Elle s’était animée en parlant. Chaque fois qu’on la mettait sur ce sujet, elle finissait par se fâcher. Son salon était sa grande gloire ; comme elle le disait, elle voulait y trôner, non en chef de parti, mais en femme du monde. Il est vrai que les intimes prétendaient qu’elle obéissait à une tactique de conciliation, conseillée par son fils Eugène, le ministre, qui la chargeait de personnifier, à Plassans, les douceurs et les amabilités de l’empire.
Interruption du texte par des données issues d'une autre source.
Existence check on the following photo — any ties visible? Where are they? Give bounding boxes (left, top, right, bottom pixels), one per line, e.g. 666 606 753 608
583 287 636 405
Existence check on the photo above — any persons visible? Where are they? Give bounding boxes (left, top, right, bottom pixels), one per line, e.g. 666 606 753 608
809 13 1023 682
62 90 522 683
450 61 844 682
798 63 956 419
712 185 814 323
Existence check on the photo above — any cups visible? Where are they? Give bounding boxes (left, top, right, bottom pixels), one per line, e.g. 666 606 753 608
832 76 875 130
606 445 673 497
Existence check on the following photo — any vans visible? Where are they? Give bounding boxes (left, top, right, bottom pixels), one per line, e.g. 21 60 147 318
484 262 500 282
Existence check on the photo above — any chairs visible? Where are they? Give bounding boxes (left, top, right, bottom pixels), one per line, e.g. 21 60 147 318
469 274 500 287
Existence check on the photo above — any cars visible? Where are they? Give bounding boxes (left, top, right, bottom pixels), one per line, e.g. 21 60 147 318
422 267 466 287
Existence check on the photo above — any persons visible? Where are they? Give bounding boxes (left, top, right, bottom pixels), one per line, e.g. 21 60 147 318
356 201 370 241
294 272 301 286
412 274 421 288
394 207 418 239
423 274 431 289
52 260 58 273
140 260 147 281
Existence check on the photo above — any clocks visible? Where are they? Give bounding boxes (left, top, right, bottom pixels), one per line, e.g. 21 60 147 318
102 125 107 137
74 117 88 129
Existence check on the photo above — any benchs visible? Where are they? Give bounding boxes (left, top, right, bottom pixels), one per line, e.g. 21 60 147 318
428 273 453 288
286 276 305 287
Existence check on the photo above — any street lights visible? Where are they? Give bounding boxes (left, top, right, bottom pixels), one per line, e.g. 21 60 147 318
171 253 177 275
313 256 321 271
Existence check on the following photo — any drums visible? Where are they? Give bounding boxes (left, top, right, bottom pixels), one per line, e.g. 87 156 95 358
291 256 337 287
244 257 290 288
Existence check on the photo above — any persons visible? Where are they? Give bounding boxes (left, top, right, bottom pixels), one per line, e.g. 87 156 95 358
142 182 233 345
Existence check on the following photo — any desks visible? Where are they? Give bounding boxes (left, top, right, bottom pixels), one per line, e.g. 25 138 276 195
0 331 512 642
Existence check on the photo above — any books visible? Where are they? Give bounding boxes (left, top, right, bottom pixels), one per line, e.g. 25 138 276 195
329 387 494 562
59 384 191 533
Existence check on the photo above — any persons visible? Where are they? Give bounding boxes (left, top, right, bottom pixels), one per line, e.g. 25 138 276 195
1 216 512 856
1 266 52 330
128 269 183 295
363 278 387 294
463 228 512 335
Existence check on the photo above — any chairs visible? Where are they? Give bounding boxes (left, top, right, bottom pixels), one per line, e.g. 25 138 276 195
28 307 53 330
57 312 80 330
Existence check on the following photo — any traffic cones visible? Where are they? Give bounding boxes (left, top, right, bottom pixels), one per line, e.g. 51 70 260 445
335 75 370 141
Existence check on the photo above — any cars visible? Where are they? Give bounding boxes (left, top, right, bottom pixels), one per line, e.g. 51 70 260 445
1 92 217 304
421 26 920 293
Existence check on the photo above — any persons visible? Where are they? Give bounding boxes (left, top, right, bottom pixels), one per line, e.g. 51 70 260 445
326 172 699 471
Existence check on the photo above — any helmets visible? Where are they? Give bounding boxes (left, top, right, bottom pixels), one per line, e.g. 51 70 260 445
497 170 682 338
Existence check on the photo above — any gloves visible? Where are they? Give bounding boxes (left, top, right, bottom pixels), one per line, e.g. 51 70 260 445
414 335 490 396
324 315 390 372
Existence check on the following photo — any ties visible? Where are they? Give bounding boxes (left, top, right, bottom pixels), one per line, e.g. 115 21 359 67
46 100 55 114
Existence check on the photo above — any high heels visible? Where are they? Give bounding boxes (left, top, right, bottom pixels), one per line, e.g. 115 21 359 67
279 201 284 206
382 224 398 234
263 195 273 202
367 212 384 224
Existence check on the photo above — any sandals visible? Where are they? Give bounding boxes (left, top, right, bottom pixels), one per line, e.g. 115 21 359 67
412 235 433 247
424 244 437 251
— Vous direz ce que vous voudrez, mâcha sourdement Mouret, votre Maffre est un calotin, votre Bourdeu, un imbécile, et les autres sont des gredins, pour la plupart. Voilà ce que je pense… Je vous remercie de votre invitation, mais ça me dérangerait trop. J’ai l’habitude de me coucher de bonne heure. Je reste chez moi.

Félicité se leva, tourna le dos à Mouret, disant à sa fille :

— Je compte toujours sur toi, n’est-ce pas, ma chérie ?

— Certainement, répondit Marthe, qui voulait adoucir le refus brutal de son mari.

La vieille dame s’en allait, lorsqu’elle parut se raviser. Elle demanda à embrasser Désirée, qu’elle avait aperçue dans le jardin. Elle ne voulut pas même qu’on appelât l’enfant ; elle descendit sur la terrasse, encore toute mouillée d’une légère pluie tombée le matin. Là, elle fut pleine de caresses pour sa petite-fille, qui restait un peu effarouchée devant elle ; puis, levant la tête comme par hasard, regardant les rideaux du second, elle s’écria :

— Tiens ! vous avez loué ?… Ah ! oui, je me souviens, à un prêtre, je crois. J’ai entendu parler de ça… Quel homme est-ce, ce prêtre ?

Mouret la regarda fixement. Il eut comme un rapide soupçon, il pensa qu’elle était venue uniquement pour l’abbé Faujas.